Tender Morsels by Margo Lanagan

Tender Morsels


Margo Lanagan


SUMMARY: Liga has undergone cruelty and tragedy nearly beyond imagination during her fifteen years on earth. When she wanders into the forest in complete desperation and despair, Liga is transported by natural magic into a separate world—a world built of her heart’s desire. So Liga raises her daughters Branza and Urdda in her personal heaven, a world free of the unkindness and violence Liga has experienced. However, their heavenly world is not impenetrable; greedy intruders and strange bears break into their gentle haven. Urdda’s curiosity causes her to push at the boundaries of their idyllic life while Branza’s growth into womanhood is disturbed by these unpleasant other worldly encounters.
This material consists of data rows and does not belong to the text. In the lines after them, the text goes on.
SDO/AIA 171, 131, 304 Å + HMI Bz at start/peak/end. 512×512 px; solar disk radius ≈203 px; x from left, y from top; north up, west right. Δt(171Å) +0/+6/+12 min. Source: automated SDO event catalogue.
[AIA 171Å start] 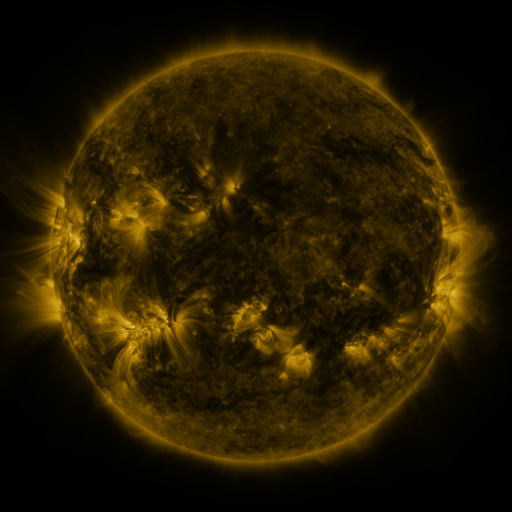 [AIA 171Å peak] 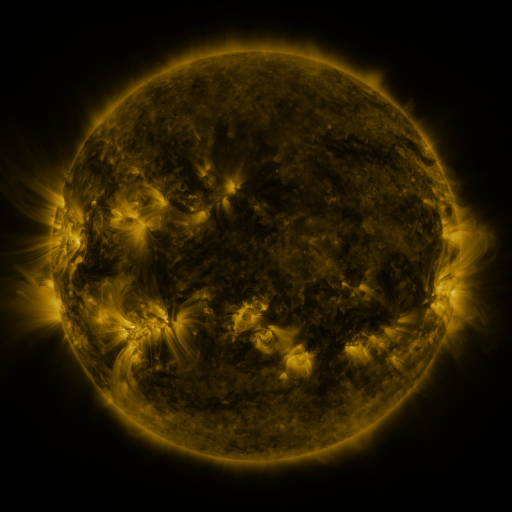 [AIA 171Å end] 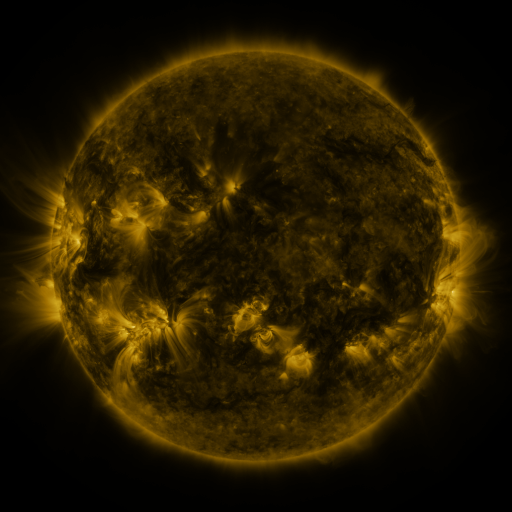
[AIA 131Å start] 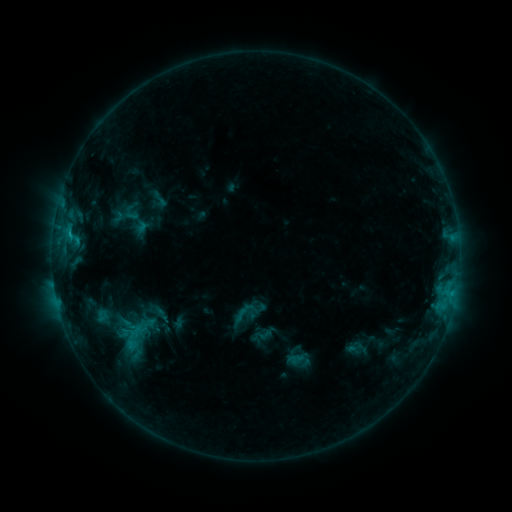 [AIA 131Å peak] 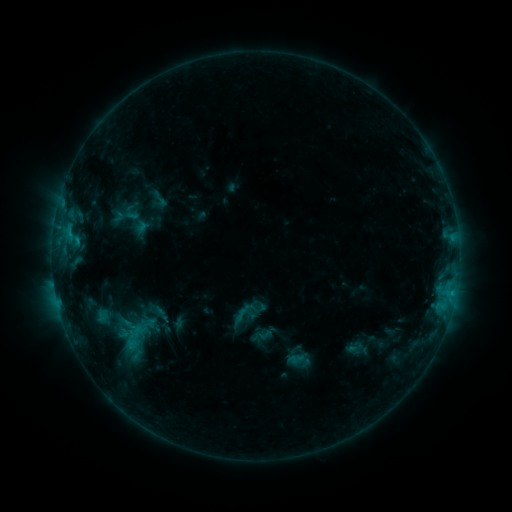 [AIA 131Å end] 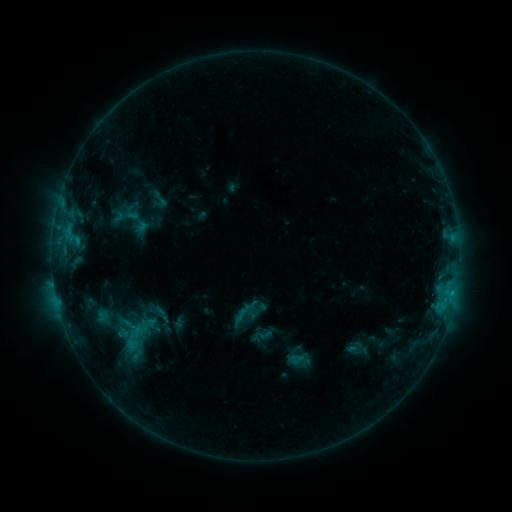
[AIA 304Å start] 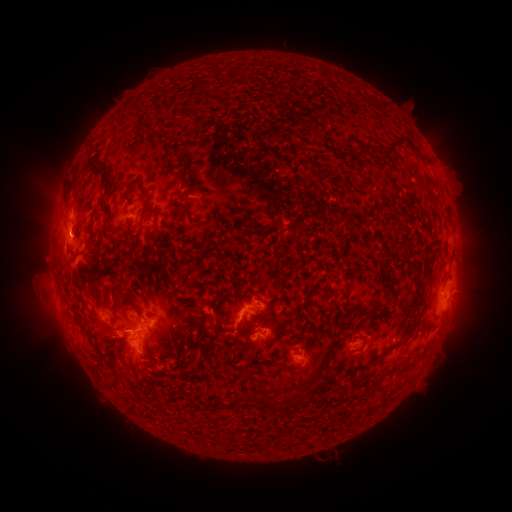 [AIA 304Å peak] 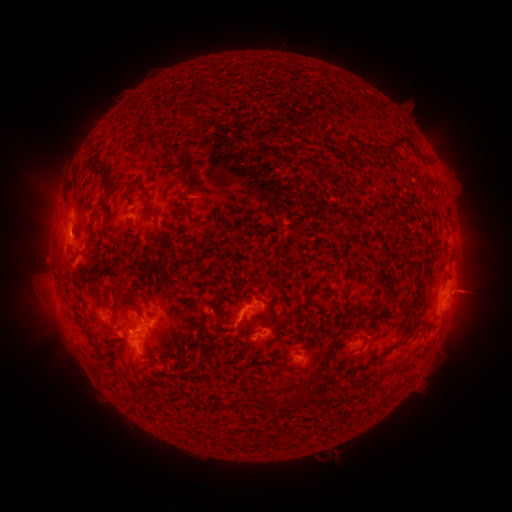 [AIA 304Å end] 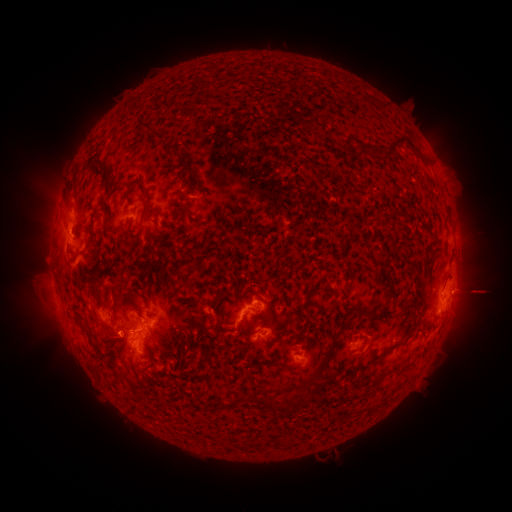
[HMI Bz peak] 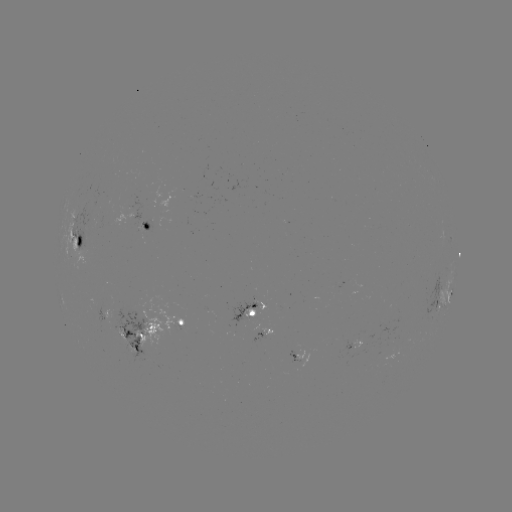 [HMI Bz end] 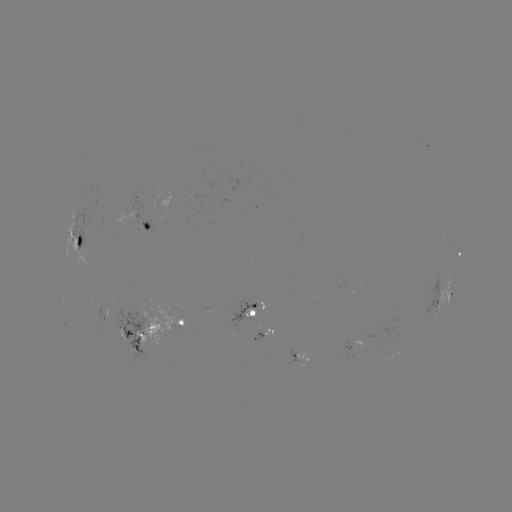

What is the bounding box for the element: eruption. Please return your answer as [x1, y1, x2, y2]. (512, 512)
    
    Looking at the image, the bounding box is [449, 269, 500, 318].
Meanwhile, even Liga herself begins to feel an occasional loneliness within her heaven. When these women find themselves tumbling out of this heavenly world and back into the imperfect reality of Liga’s nightmares, they must learn to survive in the real world, where horror and beauty might lie side by side.


ONESMARTCUPCAKE THINKS: I heard a great deal about this book over the last year and after having it on my ‘to read’ list for a few months, I finally got a chance to read it. My reactions were somewhat mixed but to be totally honest, that could be due to the haphazard way in which I read it. I read it during the first week of my very hectic summer job as a counselor/librarian at an ESL summer camp run at an independent high school. The first week was especially crazy so I would squeeze some reading in before bed and my sleepiness would occasionally result in confusion. So after that likely too full disclosure, I will try to sum up my reactions to Tender Morsels.
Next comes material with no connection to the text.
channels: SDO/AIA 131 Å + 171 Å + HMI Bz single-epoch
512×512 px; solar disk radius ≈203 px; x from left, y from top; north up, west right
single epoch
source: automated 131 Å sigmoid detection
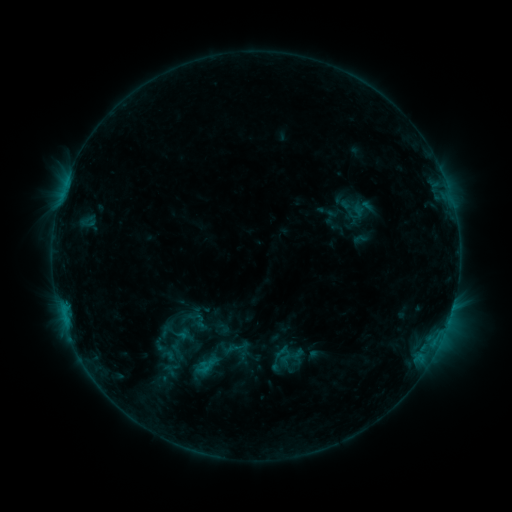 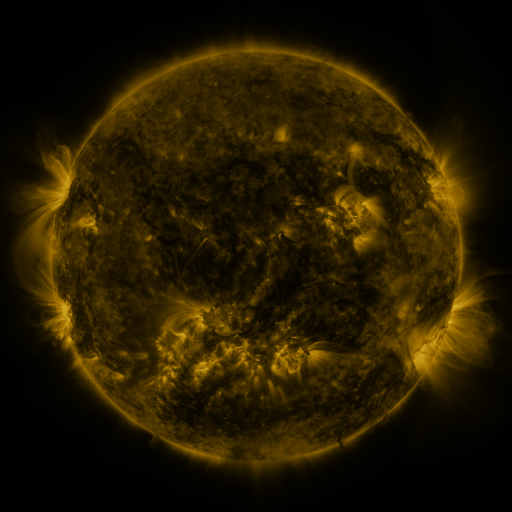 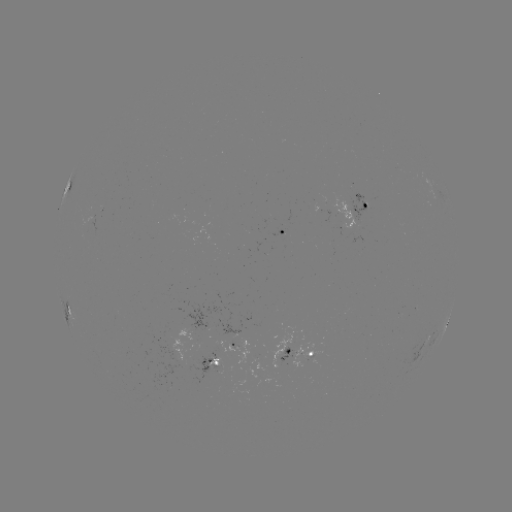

Based in the Grimm fairy-tale “Snow-White and Rose-Red,” Tender Morsels attempts to flesh out and complicate this original story with vividly lush and dark details. In the true spirit of the Brothers Grimm, Lanagan has chosen to use her story to explore the shadowy sides of human nature and the way in which cruelty can fit so closely alongside beauty in the human world. In total, I found this book to be a lovely and thoughtful narrative that managed to deal with some sensitive issues and harsh realities with skill.
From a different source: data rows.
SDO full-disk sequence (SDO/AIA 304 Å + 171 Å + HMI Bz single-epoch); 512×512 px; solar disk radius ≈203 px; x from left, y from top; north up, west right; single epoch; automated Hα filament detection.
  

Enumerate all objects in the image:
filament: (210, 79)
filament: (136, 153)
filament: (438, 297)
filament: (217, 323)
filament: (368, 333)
Lanagan manages use the fairy-tale setting to address issues that remain current. She frankly but sensitively portrays incest, sexual and physical abuse, and gang rape within the first few chapters alone. Liga is well-drawn character; her reactions to her father’s long-term abuse and the attack by the town boys are as complex and confused as any expressed in an actual survivor’s memoir. Lanagan has not attempted to analyze Liga but rather has recorded her emotional and mental progress with precision and poignancy.


The shifting of narrators is gently done; occasionally it is so subtle as to be confusing (at least to my sleep-deprived mind!). I also found Liga’s transportation into her ‘heaven’ quite confusing the first time I read it but then that I can credit to the character’s own confusion and lack of understanding. However, I also felt that some character introductions were a bit too sudden; the greedy ‘wee-man’ who is magicked into their haven, for example, jumped into the narrative and his interests and role remained unclear to me for several sections of the piece.


Above all, however, I found this book to be very powerful. The events portrayed can be quite violent, disturbing, and brutal and although the book retains a sense of hope throughout, it is definitely a dark book that deals frankly with some very difficult subjects. However, Lanagan’s writing is lovely and the piece possesses a haunting clarity of the emotional aspects of interactions and scenes. She manages to recreate a variety of viewpoints, both male and female, with equal authenticity. Although this novel would be qualified as fantasy, the issues and emotions it represents directly speak to humans all over the world today.